Alors qu’il s’apprête à tenir sa première exposition en galerie à Bruxelles, le plus célèbre artiste contemporain du royaume nous a ouvert les portes de son atelier-théâtre anversois. Rencontre.

« Only art can break your heart. Only kitsch can make you rich  » : l’inscription de la plaque dorée sur la grille de l’entrée donne le ton. Au bout d’une ruelle jalonnée de flambeaux électriques, nous pénétrons dans l’antre de Jan Fabre, l’enfant terrible de l’art contemporain belge. Depuis plus de trente ans, ce créateur protéiforme, homme de scène et plasticien touche-à-tout, dynamite notre paysage artistique avec des oeuvres qui ne laissent aucune place à l’indifférence. C’est lui qui collecte 1,4 million de carapaces de scarabées pour habiller de reflets vert et bleu le plafond de la Salle des Glaces du Palais royal. En 2005, il est curateur du Festival d’Avignon, où ses spectacles-performances font la part belle aux fluides corporels et suscitent une vive polémique. La tortue de bronze étincelant sur la digue de Nieuport ? C’est lui aussi. Le Totem, ce gigantesque coléoptère épinglé à 23 mètres de hauteur sur la Ladeuzeplein de Louvain ? Encore lui. Comme, plus récemment, le numéro de voltige féline réalisé à Anvers et inspiré de Salvador Dalí qui fit couler beaucoup d’encre et lui valut des menaces de mort, pas les premières d’ailleurs. Mais l’homme ne craint ni les intimidations, ni les polémiques, qu’il se défend toutefois de rechercher, et se déclare imperméable aux critiques :  » Quand elles arrivent, je suis déjà loin.  »

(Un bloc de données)
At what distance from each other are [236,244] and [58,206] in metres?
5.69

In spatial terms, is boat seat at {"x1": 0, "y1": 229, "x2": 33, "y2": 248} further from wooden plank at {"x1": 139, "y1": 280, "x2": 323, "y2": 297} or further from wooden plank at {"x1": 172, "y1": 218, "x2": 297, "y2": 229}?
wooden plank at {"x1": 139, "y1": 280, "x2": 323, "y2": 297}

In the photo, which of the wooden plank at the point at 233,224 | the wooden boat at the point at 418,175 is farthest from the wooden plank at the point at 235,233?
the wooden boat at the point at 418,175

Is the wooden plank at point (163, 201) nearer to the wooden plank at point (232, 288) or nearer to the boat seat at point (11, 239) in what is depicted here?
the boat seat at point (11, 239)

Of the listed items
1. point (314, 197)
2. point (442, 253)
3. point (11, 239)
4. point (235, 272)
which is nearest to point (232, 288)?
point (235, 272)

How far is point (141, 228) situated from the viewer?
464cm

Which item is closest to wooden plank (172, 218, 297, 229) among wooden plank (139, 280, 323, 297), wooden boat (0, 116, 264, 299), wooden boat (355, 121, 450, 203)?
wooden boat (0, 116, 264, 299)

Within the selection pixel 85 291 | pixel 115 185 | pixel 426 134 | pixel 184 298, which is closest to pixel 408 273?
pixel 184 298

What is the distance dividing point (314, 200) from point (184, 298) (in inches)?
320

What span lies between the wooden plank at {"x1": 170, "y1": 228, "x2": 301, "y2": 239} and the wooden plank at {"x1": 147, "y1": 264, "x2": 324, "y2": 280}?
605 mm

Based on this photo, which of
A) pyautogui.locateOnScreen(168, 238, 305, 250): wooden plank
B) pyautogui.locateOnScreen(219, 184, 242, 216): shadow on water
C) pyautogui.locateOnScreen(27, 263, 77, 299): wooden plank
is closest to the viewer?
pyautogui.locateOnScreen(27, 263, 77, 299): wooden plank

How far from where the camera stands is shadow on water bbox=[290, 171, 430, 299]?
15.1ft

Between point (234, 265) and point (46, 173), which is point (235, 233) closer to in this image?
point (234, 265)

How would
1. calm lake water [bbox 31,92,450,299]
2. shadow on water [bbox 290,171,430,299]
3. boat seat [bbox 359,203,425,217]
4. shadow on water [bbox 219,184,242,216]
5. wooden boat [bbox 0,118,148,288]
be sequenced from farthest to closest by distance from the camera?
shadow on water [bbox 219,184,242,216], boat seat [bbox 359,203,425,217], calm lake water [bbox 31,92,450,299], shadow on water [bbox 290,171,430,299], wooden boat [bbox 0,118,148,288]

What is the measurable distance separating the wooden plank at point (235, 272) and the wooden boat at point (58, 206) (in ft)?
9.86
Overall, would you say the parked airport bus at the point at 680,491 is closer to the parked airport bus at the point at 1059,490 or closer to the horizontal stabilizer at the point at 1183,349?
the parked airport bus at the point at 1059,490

Consigne:
Dans le texte sur Jan Fabre, rebaptisez « Bruxelles » en « Gand ». Recopiez ensuite le passage qui débute aux mots « Alors qu’il s’apprête » et s'achève après « atelier-théâtre anversois. Rencontre. ». Ces données ne sont d'aucune utilité ici.

Réponse:
Alors qu’il s’apprête à tenir sa première exposition en galerie à Gand, le plus célèbre artiste contemporain du royaume nous a ouvert les portes de son atelier-théâtre anversois. Rencontre.